A Relationship: Word Alignment, Phrase Table, and Translation Quality

Natural Language Processing & Portuguese-Chinese Machine Translation Laboratory, Department of Computer and Information Science, University of Macau, Macau

Received 30 August 2013; Accepted 10 March 2014; Published 16 April 2014

Academic Editors: J. Shu and F. Yu

Copyright © 2014 Liang Tian et al. This is an open access article distributed under the Creative Commons Attribution License, which permits unrestricted use, distribution, and reproduction in any medium, provided the original work is properly cited.

Abstract

In the last years, researchers conducted several studies to evaluate the machine translation quality based on the relationship between word alignments and phrase table. However, existing methods usually employ ad-hoc heuristics without theoretical support.
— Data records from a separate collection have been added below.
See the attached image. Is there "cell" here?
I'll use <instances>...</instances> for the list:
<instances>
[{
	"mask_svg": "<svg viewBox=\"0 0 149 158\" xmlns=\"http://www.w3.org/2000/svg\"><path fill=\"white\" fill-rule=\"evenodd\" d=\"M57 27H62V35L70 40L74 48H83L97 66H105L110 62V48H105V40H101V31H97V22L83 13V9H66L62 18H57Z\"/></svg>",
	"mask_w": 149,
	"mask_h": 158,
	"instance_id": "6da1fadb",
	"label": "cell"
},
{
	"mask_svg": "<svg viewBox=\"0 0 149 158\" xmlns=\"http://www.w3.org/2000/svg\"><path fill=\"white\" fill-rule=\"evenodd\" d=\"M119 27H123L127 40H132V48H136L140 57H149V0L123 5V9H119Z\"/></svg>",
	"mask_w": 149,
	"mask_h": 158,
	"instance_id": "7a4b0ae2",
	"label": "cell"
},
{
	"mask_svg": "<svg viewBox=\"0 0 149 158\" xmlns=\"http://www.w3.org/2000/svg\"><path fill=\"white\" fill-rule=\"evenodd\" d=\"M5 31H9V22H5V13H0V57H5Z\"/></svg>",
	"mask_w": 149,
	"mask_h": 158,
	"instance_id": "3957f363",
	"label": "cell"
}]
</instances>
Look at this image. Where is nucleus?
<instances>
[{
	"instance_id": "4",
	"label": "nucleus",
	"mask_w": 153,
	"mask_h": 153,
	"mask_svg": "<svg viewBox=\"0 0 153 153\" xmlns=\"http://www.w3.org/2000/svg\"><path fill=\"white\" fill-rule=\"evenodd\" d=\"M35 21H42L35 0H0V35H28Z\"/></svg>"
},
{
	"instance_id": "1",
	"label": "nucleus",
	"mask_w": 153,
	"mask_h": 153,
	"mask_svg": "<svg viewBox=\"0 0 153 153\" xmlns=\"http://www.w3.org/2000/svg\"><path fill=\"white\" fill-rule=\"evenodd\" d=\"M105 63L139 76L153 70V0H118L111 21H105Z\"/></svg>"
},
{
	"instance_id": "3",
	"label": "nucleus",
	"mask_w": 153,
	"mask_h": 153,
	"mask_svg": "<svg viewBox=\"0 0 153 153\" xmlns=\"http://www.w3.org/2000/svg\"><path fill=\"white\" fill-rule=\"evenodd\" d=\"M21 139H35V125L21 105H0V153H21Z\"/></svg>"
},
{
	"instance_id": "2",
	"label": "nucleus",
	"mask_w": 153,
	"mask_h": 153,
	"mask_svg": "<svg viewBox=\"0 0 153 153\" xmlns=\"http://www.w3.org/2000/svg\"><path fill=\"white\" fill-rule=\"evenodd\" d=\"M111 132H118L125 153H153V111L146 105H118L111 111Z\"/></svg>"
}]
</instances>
So far, there is no discussion from the aspect of providing a formula to describe the relationship among word alignments, phrase table, and machine translation performance. In this paper, on one hand, we focus on formulating such a relationship for estimating the size of extracted phrase pairs given one or more word alignment points. On the other hand, a corpus-motivated pruning technique is proposed to prune the default large phrase table. Experiment proves that the deduced formula is feasible, which not only can be used to predict the size of the phrase table, but also can be a valuable reference for investigating the relationship between the translation performance and phrase tables based on different links of word alignment. The corpus-motivated pruning results show that nearly 98% of phrases can be reduced without any significant loss in translation quality.